• [WHAT IS BEING ASKED] Copy out every line of the records below word for word, but leave the pictures out.

• [EXTRACTED RECORDS]
=-=-=-=-=
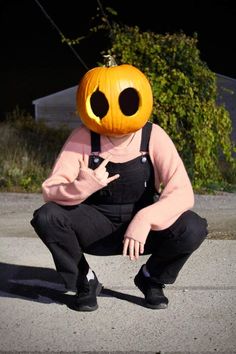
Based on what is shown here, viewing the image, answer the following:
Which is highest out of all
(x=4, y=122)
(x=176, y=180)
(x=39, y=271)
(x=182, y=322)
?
(x=176, y=180)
=-=-=-=-=
• [FINISHED ANSWER]
Based on what is shown here, viewing the image, answer the following:
Which is highest out of all
(x=4, y=122)
(x=176, y=180)
(x=39, y=271)
(x=182, y=322)
?
(x=176, y=180)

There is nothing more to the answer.